On Facebook I did see this photo posted by Eastside (Update: I can't seem to find the photo anymore) of two used bourbon barrels which were said to have 100 proof distillate. So what are they doing? Taking less than barrel proof distillate and aging it for a few more years? Or was that just an experiment and it had nothing to do with Burnside Bourbon? I could go on but that is enough of a rant, what about the review:
Burnside Bourbon Review:
Price: Around $24.99 for a 750ml bottle.
Packaging/Labeling: The bottle is completely removed from the Eastside Distilleries Rum labels. Appearing to have been made on Photoshop, Burnside presents a different theme entirely, with no information about the company, not even a legend. It does say, “Put some sideburns on your face!” which really confuses me – does it relate to the guy on the label – which I would ask: is this Burnside himself? Does it simply mean that by drinking this whiskey it’ll grow hair on your chest? A "real man’s whiskey”? Well I hope the ladies enjoy drinking this…
Alcoholic Content: 96 Proof, 48% ABV.
Nose: The nose is the strong point for this whiskey – yet it needs to open up and I would suggest a drop of water. Light corn, apricot, cinnamon, wood spice, and burnt sugar.
Tasting: The palate is green, comprised of boiled fruit with corn and a very distinct saccharin note. The finish barely give hints of buttered corn, cinnamon, wood and nuts. Water does help some to even out this uncontrolled party.

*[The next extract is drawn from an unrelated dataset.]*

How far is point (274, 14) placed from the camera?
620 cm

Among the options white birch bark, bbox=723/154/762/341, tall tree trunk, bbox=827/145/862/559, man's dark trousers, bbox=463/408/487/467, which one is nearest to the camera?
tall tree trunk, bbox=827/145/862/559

Conclusion: All in all the whole thing is a bit rough, never quite asserting itself. The palette is mediocre at best. Something only to be enjoyed with a dash of cola. I just don’t know what to say about this, but maybe we should all wait for more information about this product. And maybe more aging. I would just ask the question, if you have the choice between this bourbon and Buffalo Trace, for example, which cost $20, or George Dickel Barrel Select which is 5 dollars more than Burnside, what would you choose? I believe that shopping local is generally a better option and I am even more willing to dish out the extra cash to get it local – but what I expect in return is more, not less – more information, more quality, more everything. I really really wanted to like this. Unfortunately I am underwhelmed.